- [Dataset content]
-*-
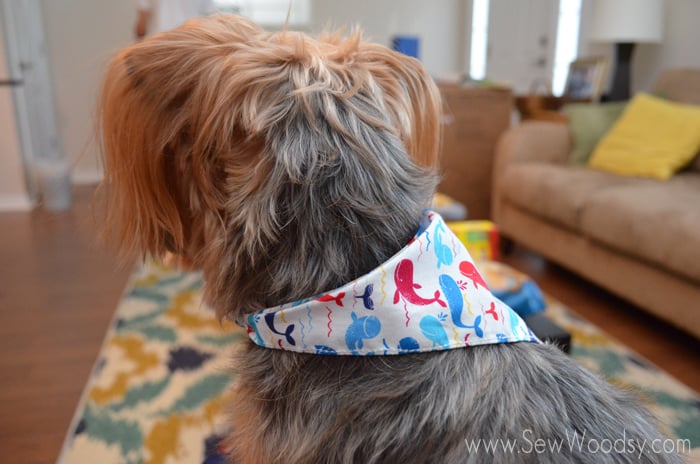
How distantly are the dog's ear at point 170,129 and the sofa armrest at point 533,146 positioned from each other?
2649mm

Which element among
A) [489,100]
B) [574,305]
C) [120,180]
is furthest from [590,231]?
[120,180]

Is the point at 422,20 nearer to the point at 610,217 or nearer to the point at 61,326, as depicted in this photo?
the point at 610,217

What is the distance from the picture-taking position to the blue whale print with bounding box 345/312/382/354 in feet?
2.02

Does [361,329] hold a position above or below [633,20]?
below

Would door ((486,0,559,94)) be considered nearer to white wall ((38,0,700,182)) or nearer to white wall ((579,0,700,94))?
white wall ((38,0,700,182))

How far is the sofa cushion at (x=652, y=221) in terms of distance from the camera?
6.27 feet

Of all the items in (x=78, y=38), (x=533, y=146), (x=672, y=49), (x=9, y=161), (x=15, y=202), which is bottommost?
(x=15, y=202)

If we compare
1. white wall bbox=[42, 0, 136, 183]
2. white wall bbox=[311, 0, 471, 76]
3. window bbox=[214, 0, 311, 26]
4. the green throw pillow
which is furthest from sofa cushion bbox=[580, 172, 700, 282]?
white wall bbox=[42, 0, 136, 183]

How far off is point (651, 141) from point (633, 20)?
3.81 feet

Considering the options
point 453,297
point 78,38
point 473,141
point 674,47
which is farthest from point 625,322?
point 78,38

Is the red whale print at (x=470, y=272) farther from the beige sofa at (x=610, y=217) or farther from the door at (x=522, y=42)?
the door at (x=522, y=42)

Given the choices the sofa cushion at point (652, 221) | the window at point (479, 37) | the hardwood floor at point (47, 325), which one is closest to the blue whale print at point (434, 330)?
the hardwood floor at point (47, 325)

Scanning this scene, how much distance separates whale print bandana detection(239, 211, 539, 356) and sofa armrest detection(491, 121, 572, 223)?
266 cm

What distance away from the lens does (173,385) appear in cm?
185
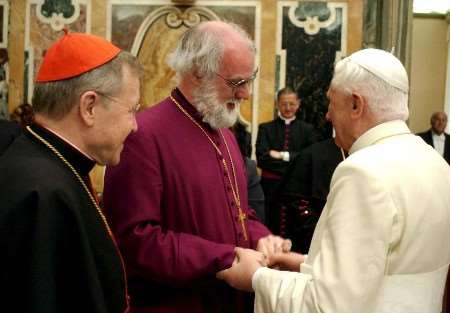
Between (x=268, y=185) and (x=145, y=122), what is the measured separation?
4743mm

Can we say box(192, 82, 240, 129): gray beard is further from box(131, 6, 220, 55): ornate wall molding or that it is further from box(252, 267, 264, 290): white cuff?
box(131, 6, 220, 55): ornate wall molding

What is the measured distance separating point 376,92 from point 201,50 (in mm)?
823

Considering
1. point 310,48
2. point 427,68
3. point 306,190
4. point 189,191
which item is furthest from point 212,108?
point 427,68

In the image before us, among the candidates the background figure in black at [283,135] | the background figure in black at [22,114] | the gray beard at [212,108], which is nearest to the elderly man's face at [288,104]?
the background figure in black at [283,135]

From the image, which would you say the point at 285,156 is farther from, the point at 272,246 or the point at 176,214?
the point at 176,214

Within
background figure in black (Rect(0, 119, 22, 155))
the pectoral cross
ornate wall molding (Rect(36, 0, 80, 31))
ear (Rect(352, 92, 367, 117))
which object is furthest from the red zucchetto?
ornate wall molding (Rect(36, 0, 80, 31))

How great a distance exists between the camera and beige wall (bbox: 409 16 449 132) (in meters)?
13.5

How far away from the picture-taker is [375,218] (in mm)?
2051

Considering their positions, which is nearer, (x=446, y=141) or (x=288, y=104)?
(x=288, y=104)

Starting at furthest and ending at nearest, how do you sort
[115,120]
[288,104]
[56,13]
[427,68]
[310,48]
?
[427,68] → [56,13] → [310,48] → [288,104] → [115,120]

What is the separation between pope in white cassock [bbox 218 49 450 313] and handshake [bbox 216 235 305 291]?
9 cm

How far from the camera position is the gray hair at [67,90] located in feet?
6.56

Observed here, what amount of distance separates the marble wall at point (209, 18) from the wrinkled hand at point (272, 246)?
251 inches

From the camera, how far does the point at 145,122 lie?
276 cm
-*-
- [What you will do] Transcribe, word for word, every line from the one containing "In the image" through the final line of the entries, and nothing else.

- [Answer to this task]
In the image before us, among the candidates the background figure in black at [283,135] | the background figure in black at [22,114] | the gray beard at [212,108], which is nearest to the elderly man's face at [288,104]?
the background figure in black at [283,135]

From the image, which would you say the point at 285,156 is farther from, the point at 272,246 or the point at 176,214?
the point at 176,214

Within
background figure in black (Rect(0, 119, 22, 155))
the pectoral cross
ornate wall molding (Rect(36, 0, 80, 31))
ear (Rect(352, 92, 367, 117))
which object is furthest from the red zucchetto?
ornate wall molding (Rect(36, 0, 80, 31))

How great a distance exists between the camera and beige wall (bbox: 409 16 449 132) (in meters)?
13.5

How far away from the picture-taker is [375,218] (in mm)?
2051

Considering their positions, which is nearer, (x=446, y=141) or (x=288, y=104)?
(x=288, y=104)

Starting at furthest and ending at nearest, how do you sort
[115,120]
[288,104]
[56,13]
[427,68]
[310,48]
?
[427,68] → [56,13] → [310,48] → [288,104] → [115,120]

What is the separation between pope in white cassock [bbox 218 49 450 313] and handshake [bbox 216 235 305 291]?
9 cm

How far from the camera position is the gray hair at [67,90] located in feet?
6.56

Observed here, what amount of distance separates the marble wall at point (209, 18) from the wrinkled hand at point (272, 246)?
251 inches

From the camera, how far does the point at 145,122 lie?
276 cm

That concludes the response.